– Надеешься на чудо?

– Хочу надеяться.

– Врешь, – спокойно сказал Андрей, – не надеешься ты на него. Ты прекрасно знаешь, что, если поиск прекращается, шансов больше нет. Почему ты не сказал людям правду?

– Это было выше моих сил… Неужели ты не понимаешь? Ты же сидел за столом, слышал… Им трудно было перенести такой удар сразу. Я решил подождать, тем более что теоретически шанс все-таки есть… Ты меня осуждаешь?

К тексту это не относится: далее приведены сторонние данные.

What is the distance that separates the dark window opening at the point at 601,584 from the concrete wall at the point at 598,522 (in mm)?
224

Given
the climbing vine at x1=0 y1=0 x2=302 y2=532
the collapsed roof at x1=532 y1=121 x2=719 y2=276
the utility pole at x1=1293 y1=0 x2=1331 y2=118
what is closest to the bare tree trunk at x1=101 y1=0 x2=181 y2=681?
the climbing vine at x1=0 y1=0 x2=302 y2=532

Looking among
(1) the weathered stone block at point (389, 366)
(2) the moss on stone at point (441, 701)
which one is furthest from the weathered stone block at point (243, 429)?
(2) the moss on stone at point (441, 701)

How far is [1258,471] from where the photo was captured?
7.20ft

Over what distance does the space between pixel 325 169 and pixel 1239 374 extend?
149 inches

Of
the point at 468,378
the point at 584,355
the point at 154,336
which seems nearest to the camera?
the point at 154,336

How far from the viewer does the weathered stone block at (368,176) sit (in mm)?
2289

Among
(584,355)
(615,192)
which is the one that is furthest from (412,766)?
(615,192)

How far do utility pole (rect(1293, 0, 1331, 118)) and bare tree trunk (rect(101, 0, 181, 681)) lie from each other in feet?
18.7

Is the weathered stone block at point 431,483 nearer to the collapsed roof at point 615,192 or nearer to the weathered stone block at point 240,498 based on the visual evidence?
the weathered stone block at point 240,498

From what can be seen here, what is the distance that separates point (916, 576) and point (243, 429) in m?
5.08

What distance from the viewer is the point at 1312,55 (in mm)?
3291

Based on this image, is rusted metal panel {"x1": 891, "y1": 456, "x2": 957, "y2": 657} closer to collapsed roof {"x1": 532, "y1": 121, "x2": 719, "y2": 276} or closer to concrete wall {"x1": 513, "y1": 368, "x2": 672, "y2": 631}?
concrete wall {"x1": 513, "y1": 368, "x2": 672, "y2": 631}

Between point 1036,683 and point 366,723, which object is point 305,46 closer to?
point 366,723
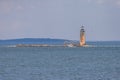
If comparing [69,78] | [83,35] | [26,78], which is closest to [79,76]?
[69,78]

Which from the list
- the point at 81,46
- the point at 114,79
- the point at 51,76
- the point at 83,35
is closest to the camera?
the point at 114,79

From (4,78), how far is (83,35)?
9029cm

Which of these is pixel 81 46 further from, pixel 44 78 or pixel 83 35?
pixel 44 78

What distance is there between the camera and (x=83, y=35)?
132m

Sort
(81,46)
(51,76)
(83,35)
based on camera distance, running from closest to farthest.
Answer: (51,76) → (83,35) → (81,46)

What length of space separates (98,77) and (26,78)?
20.1 feet

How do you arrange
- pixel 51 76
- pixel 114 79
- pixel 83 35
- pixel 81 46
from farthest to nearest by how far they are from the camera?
pixel 81 46
pixel 83 35
pixel 51 76
pixel 114 79

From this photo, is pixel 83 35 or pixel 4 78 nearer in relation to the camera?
pixel 4 78

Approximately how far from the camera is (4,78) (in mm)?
42969

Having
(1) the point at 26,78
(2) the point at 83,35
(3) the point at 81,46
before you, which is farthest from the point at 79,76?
(3) the point at 81,46

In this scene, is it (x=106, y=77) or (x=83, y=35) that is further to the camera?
(x=83, y=35)

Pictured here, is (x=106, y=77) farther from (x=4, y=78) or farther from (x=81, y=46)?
(x=81, y=46)

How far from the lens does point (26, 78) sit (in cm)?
4247

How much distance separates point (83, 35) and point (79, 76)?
8819 centimetres
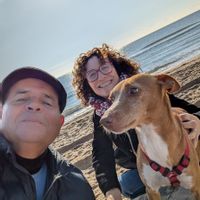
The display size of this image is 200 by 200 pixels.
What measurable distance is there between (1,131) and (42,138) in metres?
0.37

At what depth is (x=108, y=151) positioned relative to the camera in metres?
4.93

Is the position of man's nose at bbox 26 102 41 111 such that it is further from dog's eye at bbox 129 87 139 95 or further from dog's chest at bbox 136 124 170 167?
dog's chest at bbox 136 124 170 167

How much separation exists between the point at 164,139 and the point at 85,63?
1.56 m

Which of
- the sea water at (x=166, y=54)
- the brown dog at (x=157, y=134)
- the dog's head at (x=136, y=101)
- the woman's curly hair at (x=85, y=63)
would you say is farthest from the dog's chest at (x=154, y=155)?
the sea water at (x=166, y=54)

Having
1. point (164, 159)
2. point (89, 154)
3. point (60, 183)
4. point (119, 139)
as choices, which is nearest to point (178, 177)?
point (164, 159)

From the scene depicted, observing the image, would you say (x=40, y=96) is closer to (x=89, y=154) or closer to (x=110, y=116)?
(x=110, y=116)

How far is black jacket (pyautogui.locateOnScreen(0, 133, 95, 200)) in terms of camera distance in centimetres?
289

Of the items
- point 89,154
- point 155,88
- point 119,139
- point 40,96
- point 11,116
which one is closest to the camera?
point 11,116

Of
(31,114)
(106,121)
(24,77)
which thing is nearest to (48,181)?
(31,114)

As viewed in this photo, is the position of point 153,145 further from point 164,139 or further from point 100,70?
point 100,70

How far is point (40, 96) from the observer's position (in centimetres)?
334

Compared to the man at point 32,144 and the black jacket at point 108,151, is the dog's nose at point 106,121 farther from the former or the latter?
the black jacket at point 108,151

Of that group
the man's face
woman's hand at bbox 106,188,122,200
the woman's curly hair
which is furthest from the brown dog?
the woman's curly hair

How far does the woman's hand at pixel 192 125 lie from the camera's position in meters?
4.39
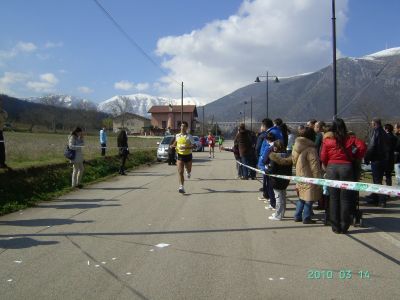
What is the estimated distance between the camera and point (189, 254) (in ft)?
19.4

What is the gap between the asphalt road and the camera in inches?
183

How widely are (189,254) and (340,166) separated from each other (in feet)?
9.90

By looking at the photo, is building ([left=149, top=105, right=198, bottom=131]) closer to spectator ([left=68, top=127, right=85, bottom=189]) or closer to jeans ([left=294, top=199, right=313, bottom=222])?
spectator ([left=68, top=127, right=85, bottom=189])

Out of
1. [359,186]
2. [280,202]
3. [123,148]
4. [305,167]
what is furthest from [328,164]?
[123,148]

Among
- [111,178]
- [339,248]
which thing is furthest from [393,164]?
[111,178]

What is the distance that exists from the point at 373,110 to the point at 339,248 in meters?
39.5

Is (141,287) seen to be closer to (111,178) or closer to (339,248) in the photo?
(339,248)

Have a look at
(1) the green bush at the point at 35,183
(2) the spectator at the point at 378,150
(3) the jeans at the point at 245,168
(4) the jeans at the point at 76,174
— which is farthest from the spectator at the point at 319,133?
(4) the jeans at the point at 76,174

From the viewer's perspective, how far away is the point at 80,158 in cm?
1309
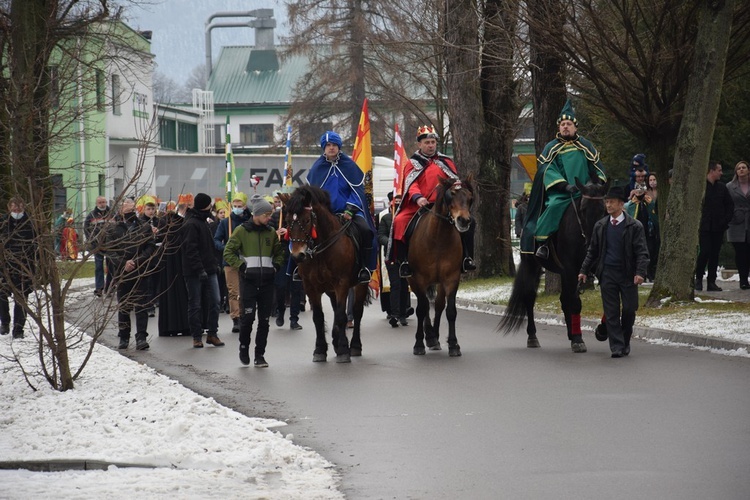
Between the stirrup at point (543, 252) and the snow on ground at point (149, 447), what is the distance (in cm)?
501

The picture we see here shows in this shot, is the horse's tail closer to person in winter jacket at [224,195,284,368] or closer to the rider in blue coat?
the rider in blue coat

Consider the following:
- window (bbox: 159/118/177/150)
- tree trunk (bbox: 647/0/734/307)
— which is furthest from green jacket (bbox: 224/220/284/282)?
window (bbox: 159/118/177/150)

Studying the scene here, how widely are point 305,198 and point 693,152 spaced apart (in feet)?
21.6

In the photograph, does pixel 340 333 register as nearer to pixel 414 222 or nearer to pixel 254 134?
pixel 414 222

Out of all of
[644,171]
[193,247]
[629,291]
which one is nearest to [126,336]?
[193,247]

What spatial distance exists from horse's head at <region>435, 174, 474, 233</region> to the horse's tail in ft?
4.67

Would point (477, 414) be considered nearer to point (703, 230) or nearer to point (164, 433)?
point (164, 433)

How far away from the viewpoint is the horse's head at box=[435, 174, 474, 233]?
1435 centimetres

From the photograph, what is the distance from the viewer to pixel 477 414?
10.3 m

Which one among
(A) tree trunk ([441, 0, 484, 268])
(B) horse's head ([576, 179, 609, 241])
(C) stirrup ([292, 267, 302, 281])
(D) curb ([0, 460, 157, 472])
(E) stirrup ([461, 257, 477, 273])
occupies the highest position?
(A) tree trunk ([441, 0, 484, 268])

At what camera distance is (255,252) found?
15.0m

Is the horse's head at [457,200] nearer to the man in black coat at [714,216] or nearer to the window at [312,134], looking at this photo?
the man in black coat at [714,216]

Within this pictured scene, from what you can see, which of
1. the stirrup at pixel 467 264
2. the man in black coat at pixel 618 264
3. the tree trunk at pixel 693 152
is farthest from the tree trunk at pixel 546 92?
the man in black coat at pixel 618 264

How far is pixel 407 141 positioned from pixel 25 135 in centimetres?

– Я, Сергей, никого не осуждаю. Я тебя жалею.

– Почему?

– Не доверяешь ты людям. Ты, наверное, подсознательно считаешь всех нас этакими детьми, а себя – отцом. Суровым, мудрым, обремененным ответственностью за несмышленышей. И ты один знаешь, что они хотят, что могут, чего не могут. Тебе одному дано знать, что для них полезно и от чего их надо уберечь. Один ты. И ты ни на секунду не сомневаешься в своей мудрости. Раз ты начальник, ты мудр.

– Андрей, я…

– А ты послушай, послушай. Я ведь не только твой вечный зам, не только старше тебя и не только твой друг. – Андрей невесело усмехнулся. – Знаешь, в моей болезни есть даже преимущества. Пока здоров, можно не торопиться с правдой. Сегодня некогда, завтра неудобно, послезавтра некстати. Ничего, полежит правда-матушка, товар, слава богу, не скоропортящийся… А я, брат, откладывать больше не могу, у меня, может, как говорил Веня, дни сосчитанные…

– Да послушай же ты…

– Помолчи. Раз уж начал, скажу тебе все. Какую-то в последнее время я стал замечать в тебе сухость, начальственность какую-то, черт ее подери. Поддакивания с охотой принимаешь, сам знаешь, кого имею в виду, все авторитет свой блюдешь, как старая дева невинность. Мода, что ли, пошла такая, чуть человек на ступеньку приподнялся, лишний раз не улыбнется, не пошутит. Чисто атланты кругом – будто земной шар на загривках держат! Кто тебе дал право утаивать от ребят правду? У тебя что, монополия на правду?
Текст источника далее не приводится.